Foraging has been around for hundreds of years, with cooks, foodies and the inquisitive venturing out to taste what’s on their doorstep.
Most often associated with the summer months, it’s an activity that can actually be done at any time of the year – you just need to know what you’re looking for.
Andy Waugh, chef owner of Mac and Wild restaurants, who grew up in the north Highlands, is on hand to help us navigate autumn foraging.
“My message about foraging is to focus on seasonality,” he said. “Every area of the UK is different in terms of what’s available to forage.
“I live in London right now, but I grew up in the far north of Scotland, about an hour north of Inverness.
“The seasonality is so different in both those places. I’ll often go down to the south coast and do a bit of foraging.
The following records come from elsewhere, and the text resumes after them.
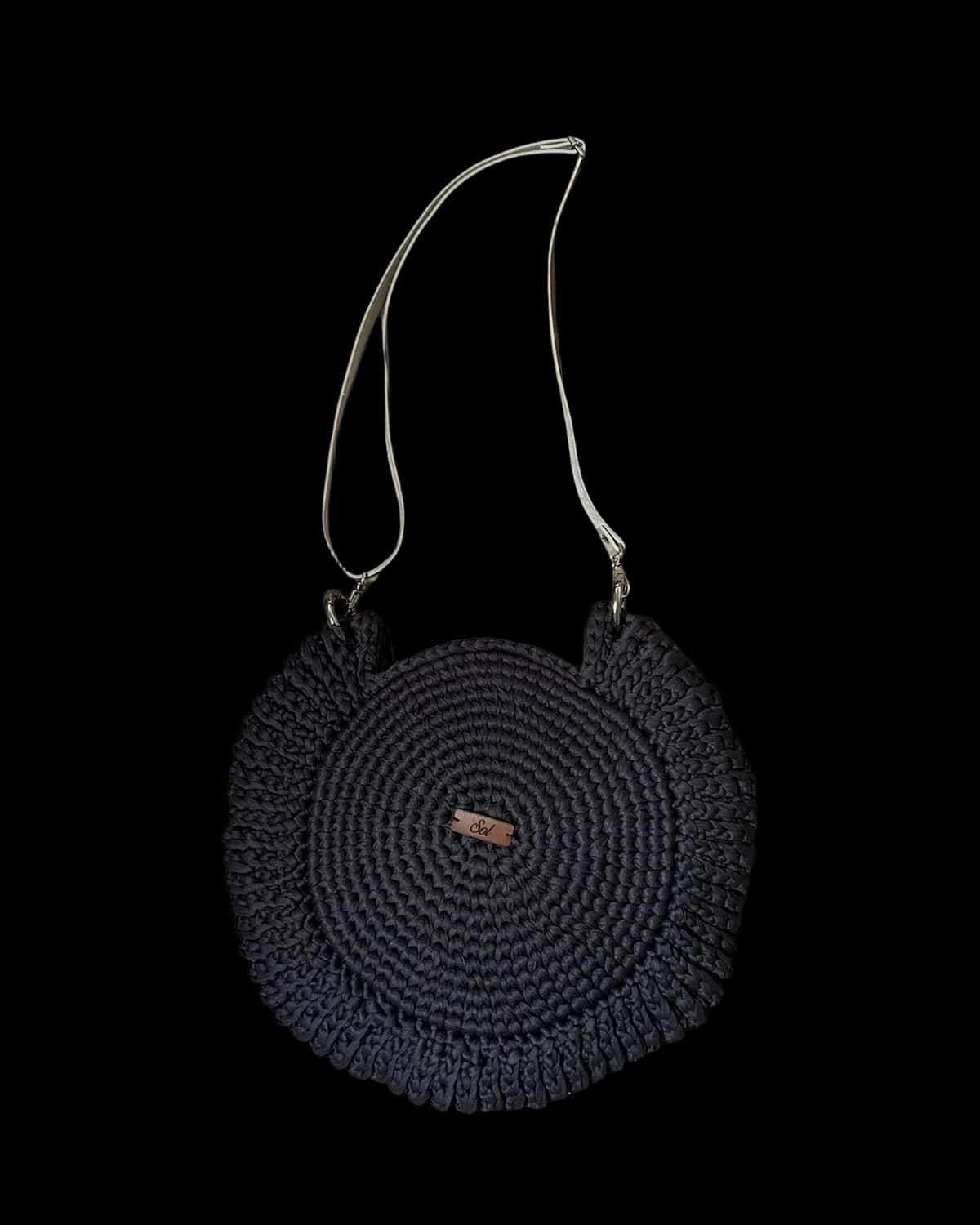 Bolsa Paraty redonda preta com babado em crochê e alça tipo couro clara, foto de catálogo em fundo neutro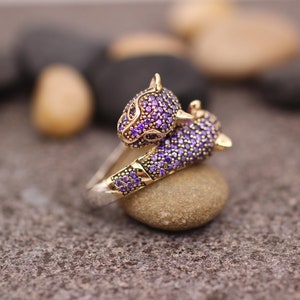K&ouml;nnte beinhalten: Ein gold-silberner Ring mit zwei Pantherk&ouml;pfen, besetzt mit lila Edelsteinen. Der Ring liegt auf einem kleinen Stein, mit einem verschwommenen Hintergrund aus anderen Steinen. Ein Schmuckst&uuml;ck.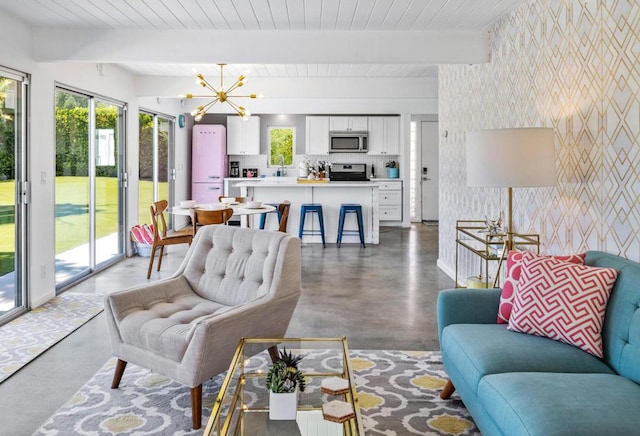 living room with beam ceiling and an inviting chandelier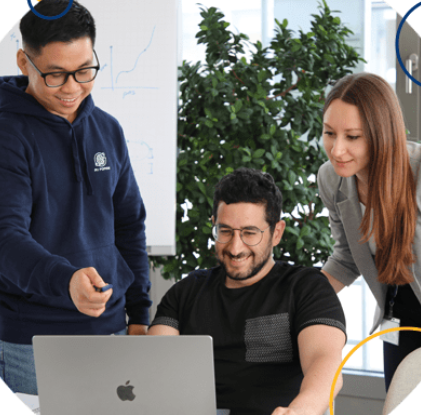 Three people collaborating around a laptop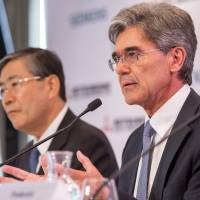 Shunichi Miyanaga, chief executive officer of Mitsubishi Heavy Industries, and Joe Kaeser, CEO of Siemens, hold a news conference in Paris on Tuesday to announce a joint bid for Alstom SA. | BLOOMBERG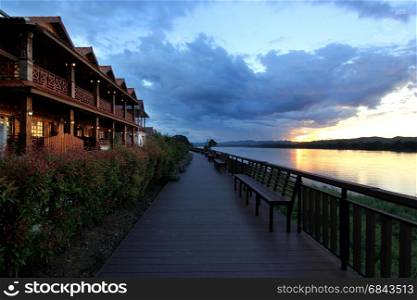 old wooden house along the river with beautiful sky background. old wooden house along the river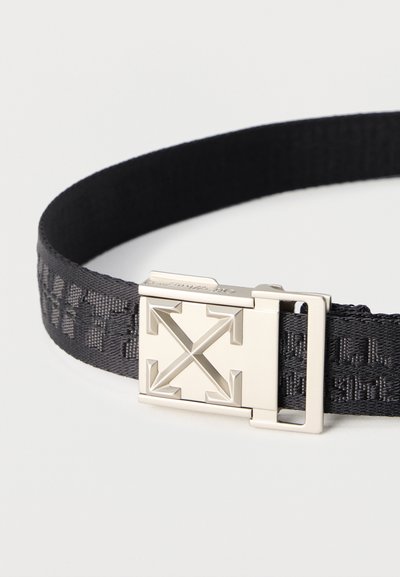 Μαύρη υφασμάτινη ζώνη με υφή και ασημί ορθογώνια αγκράφα που διαθέτει τέσσερα βέλη που δείχνουν προς τα έξω.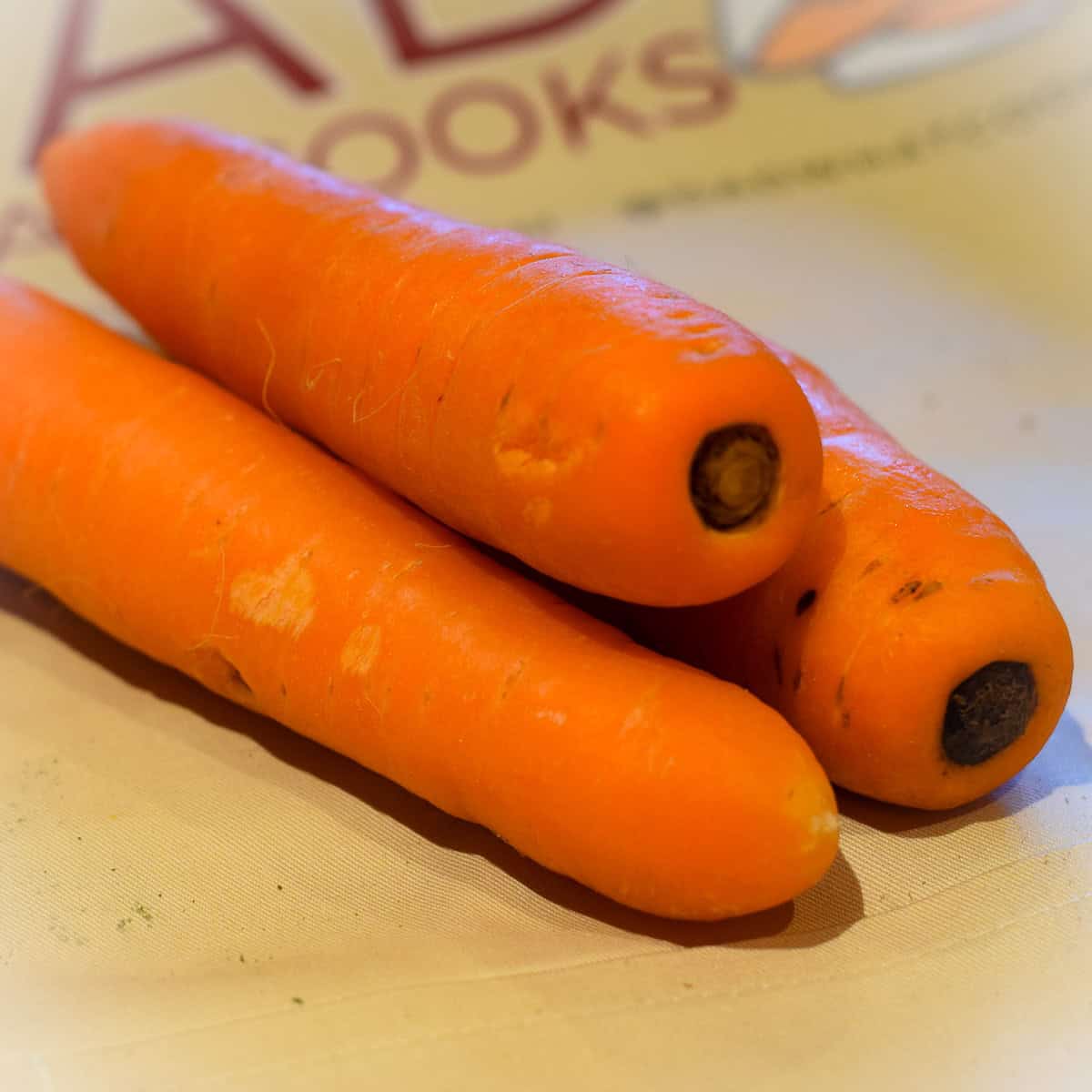 Three raw carrots on a table.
We’ll be four to six weeks ahead on some things here than they are in Scotland.”
Get to know your local food
As different parts of Scotland will experience different climates, weather and harvests, Andy recommends getting to know what your local area has available.
“You can find locality with different species as well,” he continues. “For example, the Highlands, particularly up towards Inverness, are amazing for mushrooms. I think it’s also known as the ‘mushroom capital of the UK’.
“I didn’t appreciate it when I lived there but chanterelles are basically coming out your ears up there.
“There’s a lot more food available to pick in the summer, but I prefer doing it in the winter as, because there are fewer things available, it means you can really get to know them.
“Really get to know what is on your doorstep before you eat it. You get some natural foods that look like an imitation but you’ve got to understand the potential dangers as well.”
A lot of different types of food are available for foraging in the autumn, such as mushrooms, rowan berries and some brambles. Andy advises that not all may be what it seems, however, especially when it comes to chaterelle mushrooms.
“Mushrooms are available all year round,” he adds. “For me, the chanterelles are the best kind and they are such an easy one to find. They’re little golden nuggets that are very obvious.
“There is something called a false chanterelle, which has a slight subtle difference in its gills underneath. It won’t make you sick, it just doesn’t taste as good.
“Right now we also have rowan berries. There is a saying we have in the north – wait until the first frost before picking your rowans, but the further south you are the longer you have to wait.
“There are lots of different berries around at this time of year too. You’ve rosehip, hawthorns and sloes, for example. That’s what I’d be picking.
“My motto on life is that fresh is best. If you go out foraging, you can pick it and eat things at their freshest – we’ve all gone out and picked strawberries and raspberries in the summer. There’s nothing more satisfying than eating them fresh.”
Have a go at making something with foraged foods, using Andy’s recipe below.
Lamb PGI chops and foraged salsa verde
Andy says: “Use this recipe to celebrate the seasonality of Scotch Lamb by combining it with the beauty of what’s growing in the wild. For making this dish in autumn, I recommend foraging for fresh brambles, cobnuts and ceps or chanterelles – depending on what you can get your hands on.
“You can find brambles almost anywhere – woods, hedges, heaths and maybe even your own garden if you’re lucky! And you can substitute them for practically any other berry you’re able to find without impacting the flavour of the dish too much.
“The ripest of cobnuts can usually be found in October when hazel tree leaves start to change colour. You’ll know they’re ripe enough to eat if the papery outer covering has started pulling back from the nut.”
- 20 rowan berries
- 30ml water
- 30ml white wine vinegar
- 20g sugar
- 10 Scotch Lamb PGI chops / cutlets, ideally around 2cm thick
- 10 brambles (substitute with shop-bought blackcurrants or any other berry if needed)
- 1 large bunch parsley, roughly chopped
- 1 small bunch basil, roughly chopped
- 1 small bunch coriander, roughly chopped
- 1 handful cobnuts (substitute with shop bought hazelnuts), roasted and roughly chopped
- 1 tbsp capers, bashed or chopped
- 1 tbsp cornichon, finely diced
- 1 clove garlic, roughly chopped (or use pickled wild garlic)
- Juice from half a lemon
- 250ml rapeseed oil
- Add the rowan berries, water, white wine vinegar and sugar to a sauce pan and bring to the boil. Reduce until 90% of the liquid has disappeared and you get a jam-like substance.
- Keep the lamb to one side and mix all of the ingredients, including the rowan jam, together in a bowl. Keep adding oil until you have a very loose mixture.
- Bash the mixture around a little so the ingredients explode and the flavours get to know each other.
- Drizzle the lamb with a little veg oil and massage with a good helping of fine sea salt or table salt.
- Crank the heat up and sear the meat on both sides – depending on the thickness you might need to sear for longer but they should only need 1-2mins on each side.
- Cover and leave the meat to rest for 5-10 minutes whilst you get everything prepared.
- Place the cutlets on a big dish and drizzle the wild salsa over the top.
- You can leave some more sauce in a dipping bowl for everyone to help themselves.